• [DOCUMENT SEGMENT]

################

At the same time the rate of imports is expected to slow after a slew of measures from policymakers to curb demand for gold, the country’s second-biggest import after oil, including raising duties.
Barclays estimates the current account deficit will narrow to US$68 billion this fiscal year, lower than the average of US$83 billion over the previous two years.
Yet the rupee slumped to a record low of 68.85 to the dollar on Aug. 28, for a loss of 20 per cent from the end of last year, falling more than the currencies of Brazil, Russia, Indonesia, or South Africa.
While the magnitude of the fall is colouring investors’ perceptions about India, analysts say it is more a reflection of years of policy neglect by the government that has left the economy with structural flaws.
Maarten-Jan Bakkum, an investment strategist for ING Investment Management’s emerging markets fund, believes the ball is in the policymakers’ court.
“The environment for emerging markets is changing rapidly for the worse and Indian policymakers seem to think they are not part of it, that they can postpone policy changes, without really improving the investment climate or coming up with credible steps to improve the fiscal deficit,” he said.
“I think there are other countries that have more chances of a crisis than India has. The currency depreciation in itself was long overdue. There was clearly a reason for currency depreciation, and it can fall further, but that’s not a crisis.”
The prospect of an end to the Federal Reserve’s cheap money has taken its toll on perceptions about India as an attractive destination. However, that is contradicted by remarkably sturdy foreign inflows, despite concerns that high foreign ownership could make the country more vulnerable to selling.
Nomura data shows India has received the most foreign equity investments among the emerging Asian countries it tracks for a second consecutive year, totalling around US$36 billion, with the prospect of growth and cheap historic valuations cited among the most frequent reasons.
Foreign investors who have increased allocations to India this year include the US$15.6 billion Templeton Asian Growth Fund managed by Mark Mobius, which had 16.75 per cent of its assets in the country at the end of July, up from 15.6 per cent at the end of last year, data from Thomson Reuters Lipper shows.

################

• [INFORMATION SHOWN]

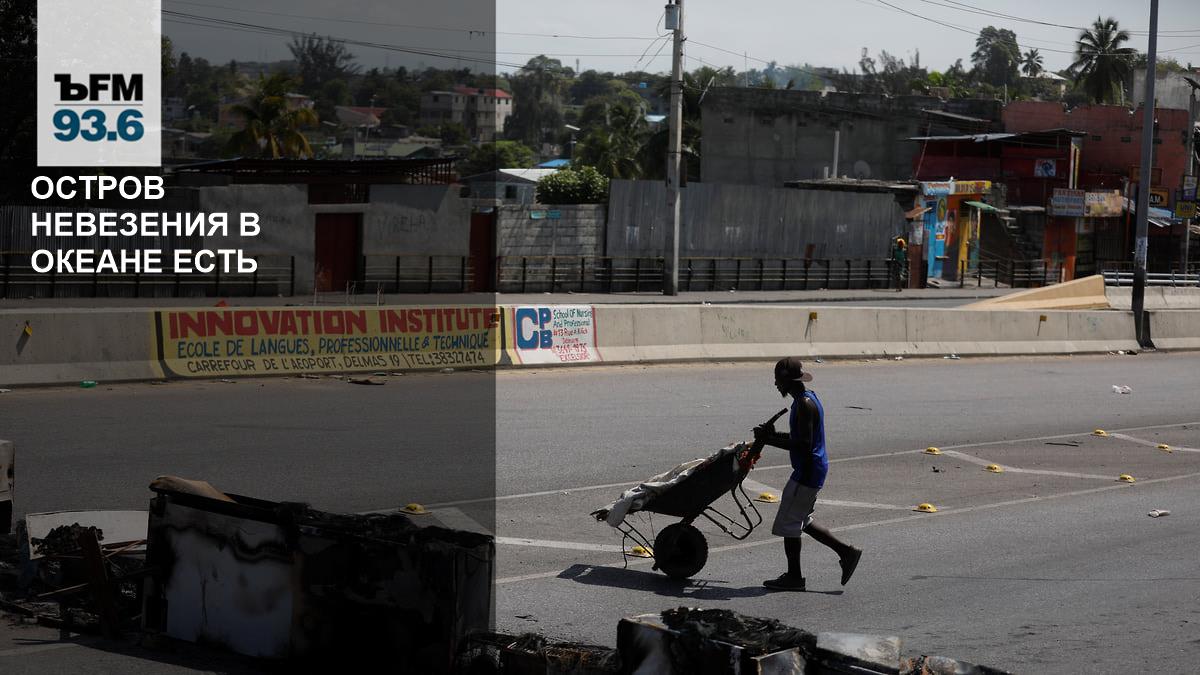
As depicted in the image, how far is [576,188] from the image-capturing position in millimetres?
63656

################

• [TASKS TO COMPLETE]
[1] Answer these about the passage on India's rupee:
(a) What current account deficit does Barclays estimate for this fiscal year?
(b) What record low did the rupee reach on Aug. 28?
(c) What share of its assets did the Templeton Asian Growth Fund have in India at the end of July?
[2] Continue the passage on India's rupee and economy from the point where it stops.
The material has no connection to the passage on India's rupee.

• [TASK-BY-TASK ANSWERS]
[1]
(a) US$68 billion
(b) 68.85 to the dollar
(c) 16.75 per cent

[2]
“The volatility gives us (a chance) to pay attention and opportunistically buy certain stocks relatively cheap. The quality of these stocks haven’t changed over the last six months but their share prices have come off so it’s quite attractive for us,” said Adrian Lim, a senior investment manager on the Asian equities team of Aberdeen Asset Management.
Others such as Emily Whiting, client portfolio manager of emerging markets for JPMorgan Asset Management, believe that over 10-20 year horizon India has better growth potential than China.
“As long-term investors looking at the asset class over a five-year-or-more horizon, the fundamental investment case hasn’t changed for Indian stocks,” she said, citing mortgage provider HDFC Ltd and Asian Paints Ltd as two examples of stocks the fund has added exposure to. Both are about 20 per cent below multi-year peaks hit earlier this year.
“Although we recognise that markets could face additional pressure in the short term, we believe adding exposure at current valuations, given the pervasiveness of negative sentiment, will prove profitable for investors thinking longer term.”
Companies are also willing to bet on India to tap the growth potential of a 1.2 billion population in which 65 per cent is below 35 years old.
Net foreign direct investment has surged about 74 per cent to US$6.8 billion in the first three months of the fiscal year that started in April.
“We want to invest in the market because we are fully convinced in the long-term growth,” said Philipp von Sahr, president of BMW Group India, part of Bayerische Motoren Werke AG.
“The economic situation this year is not so easy, and the exchange rate is not what we want to expect in the car industry. Even then, we will have to invest in the future because in one to two years again it can accelerate fast.”